What the exercise asks ▸ Every record, from the first to the last, is to be printed again exactly.

Material provided ▸

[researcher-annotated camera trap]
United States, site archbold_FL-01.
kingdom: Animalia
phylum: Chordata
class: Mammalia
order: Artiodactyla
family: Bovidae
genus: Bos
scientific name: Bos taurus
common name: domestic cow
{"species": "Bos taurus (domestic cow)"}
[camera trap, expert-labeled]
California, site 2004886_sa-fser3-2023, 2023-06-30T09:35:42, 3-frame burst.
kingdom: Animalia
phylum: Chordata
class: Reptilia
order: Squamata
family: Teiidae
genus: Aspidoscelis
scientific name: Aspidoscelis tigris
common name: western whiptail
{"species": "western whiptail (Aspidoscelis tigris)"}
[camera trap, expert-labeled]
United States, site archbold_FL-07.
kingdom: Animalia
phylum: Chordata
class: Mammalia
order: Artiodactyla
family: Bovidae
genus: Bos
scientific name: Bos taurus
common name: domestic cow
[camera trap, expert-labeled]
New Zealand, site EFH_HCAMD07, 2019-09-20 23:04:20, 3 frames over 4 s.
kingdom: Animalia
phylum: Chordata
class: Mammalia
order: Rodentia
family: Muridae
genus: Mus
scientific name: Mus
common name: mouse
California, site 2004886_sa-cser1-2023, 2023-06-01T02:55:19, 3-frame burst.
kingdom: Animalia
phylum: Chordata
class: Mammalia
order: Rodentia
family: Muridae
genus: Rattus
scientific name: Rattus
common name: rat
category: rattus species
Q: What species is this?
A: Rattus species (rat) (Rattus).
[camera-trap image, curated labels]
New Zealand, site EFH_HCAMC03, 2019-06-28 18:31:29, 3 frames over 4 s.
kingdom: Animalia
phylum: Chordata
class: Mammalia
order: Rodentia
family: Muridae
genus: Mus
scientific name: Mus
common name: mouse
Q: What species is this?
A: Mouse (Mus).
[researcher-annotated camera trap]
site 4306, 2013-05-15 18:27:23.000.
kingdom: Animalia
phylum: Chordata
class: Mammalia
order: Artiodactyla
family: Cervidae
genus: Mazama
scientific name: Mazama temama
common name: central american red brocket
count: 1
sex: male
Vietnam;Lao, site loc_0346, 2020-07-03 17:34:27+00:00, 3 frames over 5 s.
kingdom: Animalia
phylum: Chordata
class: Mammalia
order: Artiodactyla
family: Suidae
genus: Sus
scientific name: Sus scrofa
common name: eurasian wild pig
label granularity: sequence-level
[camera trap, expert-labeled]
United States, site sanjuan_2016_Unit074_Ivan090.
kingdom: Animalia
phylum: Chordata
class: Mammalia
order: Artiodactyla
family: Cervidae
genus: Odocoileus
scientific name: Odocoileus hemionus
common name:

Problem solution ▸
[researcher-annotated camera trap]
United States, site archbold_FL-01.
kingdom: Animalia
phylum: Chordata
class: Mammalia
order: Artiodactyla
family: Bovidae
genus: Bos
scientific name: Bos taurus
common name: domestic cow
{"species": "Bos taurus (domestic cow)"}
[camera trap, expert-labeled]
California, site 2004886_sa-fser3-2023, 2023-06-30T09:35:42, 3-frame burst.
kingdom: Animalia
phylum: Chordata
class: Reptilia
order: Squamata
family: Teiidae
genus: Aspidoscelis
scientific name: Aspidoscelis tigris
common name: western whiptail
{"species": "western whiptail (Aspidoscelis tigris)"}
[camera trap, expert-labeled]
United States, site archbold_FL-07.
kingdom: Animalia
phylum: Chordata
class: Mammalia
order: Artiodactyla
family: Bovidae
genus: Bos
scientific name: Bos taurus
common name: domestic cow
[camera trap, expert-labeled]
New Zealand, site EFH_HCAMD07, 2019-09-20 23:04:20, 3 frames over 4 s.
kingdom: Animalia
phylum: Chordata
class: Mammalia
order: Rodentia
family: Muridae
genus: Mus
scientific name: Mus
common name: mouse
California, site 2004886_sa-cser1-2023, 2023-06-01T02:55:19, 3-frame burst.
kingdom: Animalia
phylum: Chordata
class: Mammalia
order: Rodentia
family: Muridae
genus: Rattus
scientific name: Rattus
common name: rat
category: rattus species
Q: What species is this?
A: Rattus species (rat) (Rattus).
[camera-trap image, curated labels]
New Zealand, site EFH_HCAMC03, 2019-06-28 18:31:29, 3 frames over 4 s.
kingdom: Animalia
phylum: Chordata
class: Mammalia
order: Rodentia
family: Muridae
genus: Mus
scientific name: Mus
common name: mouse
Q: What species is this?
A: Mouse (Mus).
[researcher-annotated camera trap]
site 4306, 2013-05-15 18:27:23.000.
kingdom: Animalia
phylum: Chordata
class: Mammalia
order: Artiodactyla
family: Cervidae
genus: Mazama
scientific name: Mazama temama
common name: central american red brocket
count: 1
sex: male
Vietnam;Lao, site loc_0346, 2020-07-03 17:34:27+00:00, 3 frames over 5 s.
kingdom: Animalia
phylum: Chordata
class: Mammalia
order: Artiodactyla
family: Suidae
genus: Sus
scientific name: Sus scrofa
common name: eurasian wild pig
label granularity: sequence-level
[camera trap, expert-labeled]
United States, site sanjuan_2016_Unit074_Ivan090.
kingdom: Animalia
phylum: Chordata
class: Mammalia
order: Artiodactyla
family: Cervidae
genus: Odocoileus
scientific name: Odocoileus hemionus
common name:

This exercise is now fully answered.